Etudiant militant en Thaïlande
Né dans la province de Battambang, Nuon Chea a dû interrompre ses études secondaires en 1941 pendant la Deuxième guerre mondiale quand la France a donné la province à la Thaïlande, alliée du Japon. Il a appris le thaï avant d’aller poursuivre ses études à l’université de Thammasat à Bangkok, où il logeait dans une pagode avec des bonzes khmers. « Je voulais comprendre ce qu’était un pays indépendant», assure-t-il.

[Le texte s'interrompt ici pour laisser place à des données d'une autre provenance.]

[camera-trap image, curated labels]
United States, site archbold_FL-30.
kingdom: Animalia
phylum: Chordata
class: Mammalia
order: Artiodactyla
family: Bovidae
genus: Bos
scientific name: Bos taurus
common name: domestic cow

Il découvre cependant que là-bas aussi les puissants oppriment les faibles. «J’ai donc pensé que l’injustice était partout. J’ai commencé à lire les journaux progressistes notamment publiés par le parti communiste thaïlandais. A la lecture de ces journaux, j’ai pu comprendre que le communisme nous aiderait à résoudre les problèmes du pays et l’oppression coloniale. »
Nuon Chea milite alors au sein des organes du parti communiste thaïlandais dont il dit avoir participé à l’établissement.

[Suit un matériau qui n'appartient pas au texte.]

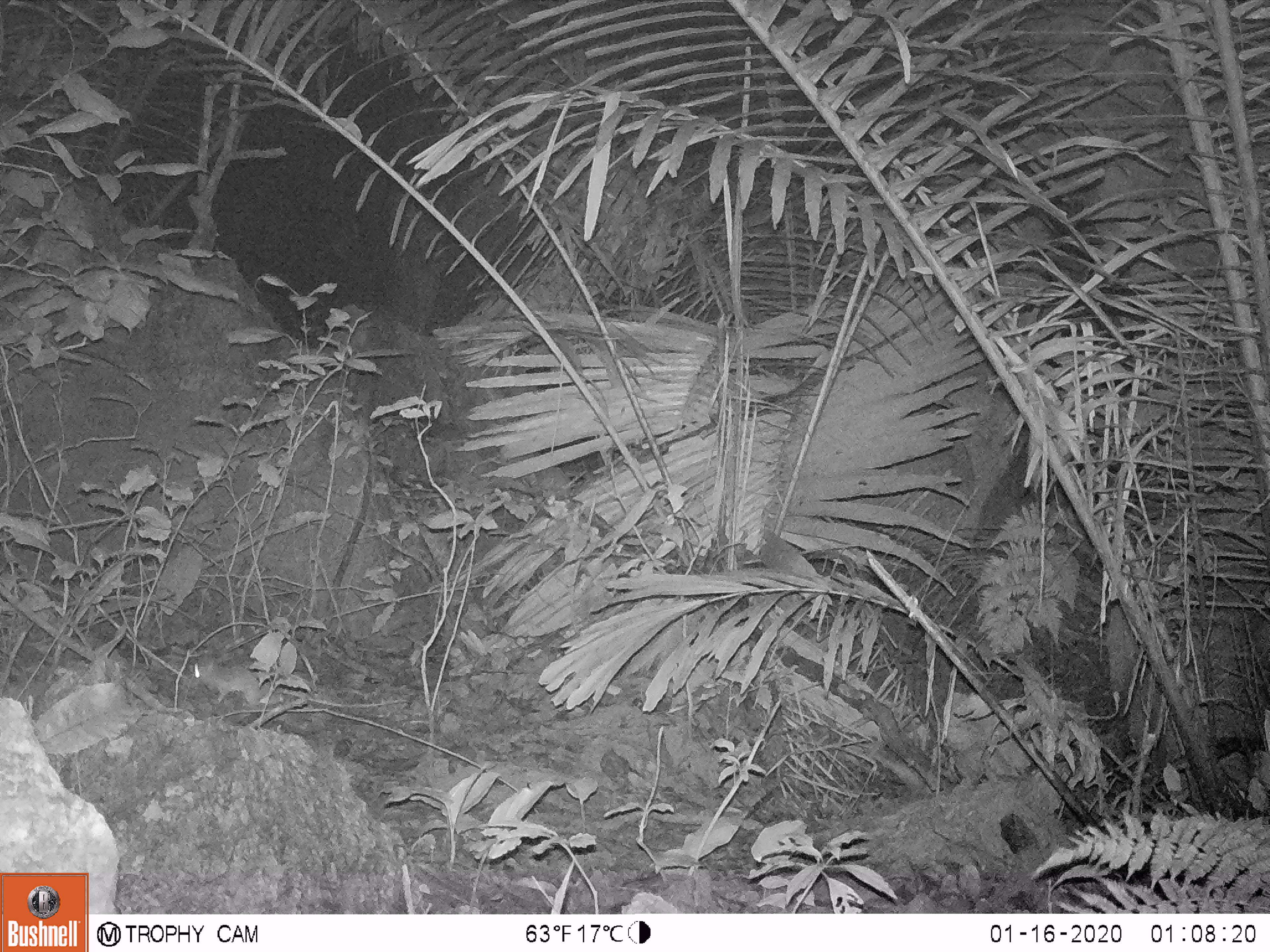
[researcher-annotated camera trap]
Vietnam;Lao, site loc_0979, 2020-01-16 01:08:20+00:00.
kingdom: Animalia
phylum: Chordata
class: Mammalia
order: Rodentia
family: Muridae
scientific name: Muridae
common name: old-world mice and rats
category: unidentified murid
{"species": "unidentified murid (old-world mice and rats) (Muridae)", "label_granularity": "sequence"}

Nuon Chea, résistant de la première heure
« Pendant mes études j’ai aussi travaillé au ministère des Finances de la Thailande et au ministre des affaires étrangères pendant un mois, précise Nuon Chea au président. J’ai suivi les rapports de l’ambassade concernant le fait que des Cambodgiens avaient été abattus par des Français, j’en ai eu le cœur brisé. C’est là que je suis entré dans la résistance […] : pour être du côté du peuple. »
Quand il rentre au Cambodge en 1950, Nuon Chea rejoint les rangs du PCI, où il est chargé de la propagande. Devant les juges, il vire très vite au discours anti-Vietnam. Le mouvement Issarak ? Une création des Vietnamiens. Le manque de militants ? La faute aux Vietnamiens. « Le parti n’évoluait pas bien car il était contrôlé par les Vietnamiens. Son Ngoc Minh recevait des ordres du PCI. Ce comité ce n’était que des pantins du Vietnam. »

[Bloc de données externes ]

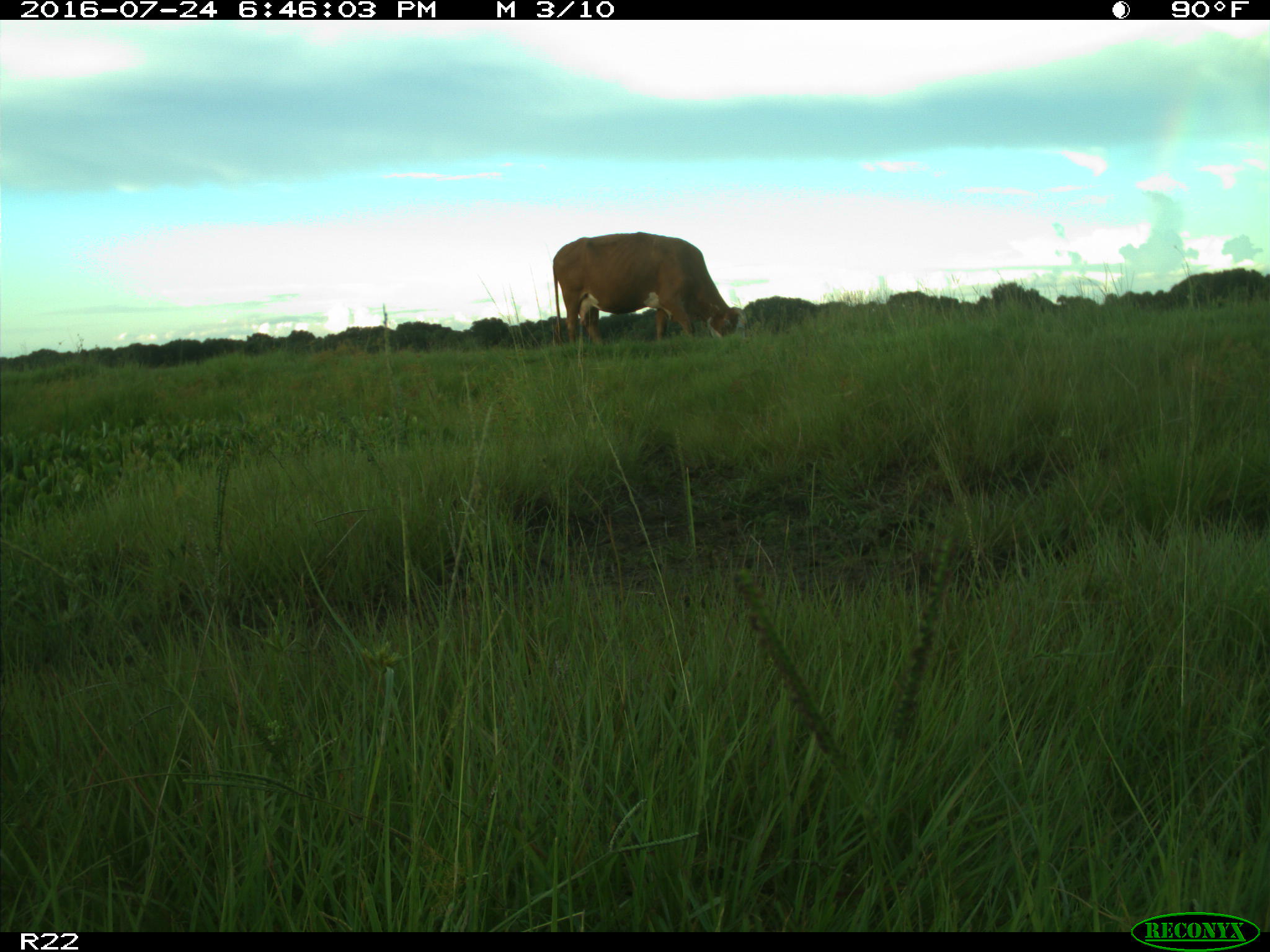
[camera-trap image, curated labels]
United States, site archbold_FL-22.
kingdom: Animalia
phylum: Chordata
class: Mammalia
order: Artiodactyla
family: Bovidae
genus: Bos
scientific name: Bos taurus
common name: domestic cow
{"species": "Bos taurus (domestic cow)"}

Révélation pendant une formation au Vietnam
Entre 1951 et 1953, Nuon Chea suit une formation au Vietnam. «Une formation politique», explique-t-il à la juge Silvia Cartwright quand elle s’interroge sur le contenu de cette formation. C’est là, dit Nuon Chea, qu’il prend conscience des visées vietnamiennes à travers l’idée de constituer une “fédération indochinoise”. « Lorsque je suis rentré au pays, j’ai vu des mes yeux que tout était contrôlé par le Vietnam. » Les commandants khmers ne sont que des pantins eux aussi, les Cambodgiens qui rentrent au pays sont récupérés par les Vietnamiens pour être instruits par eux et les servir…


« Ce sont des Vietnamiens qui ont tué les Cambodgiens »
Ce que Nuon Chea tient à démontrer en cette matinée, c’est que le parti communiste khmer n’est pas issu d’un mouvement de résistance khmer et « n’a pas été entièrement créé par des Khmers ». «Le parti communiste n’a pas eu une naissance normale, il est plutôt né des côtes, il a eu une naissance hors du commun», déclare Nuon Chea en citant Tou Samouth. « Il n’y avait pas de parti communiste khmer, il n’existait que le PCI ou un parti communiste cambodgien contrôlé par le Vietnam. Les Cambodgiens n’étaient que des messagers. Voilà l’histoire véritable. Il ne s’agit pas de calomnier le Vietnam, c’est la vérité, c’est ce que j’ai vu de mes yeux vu. »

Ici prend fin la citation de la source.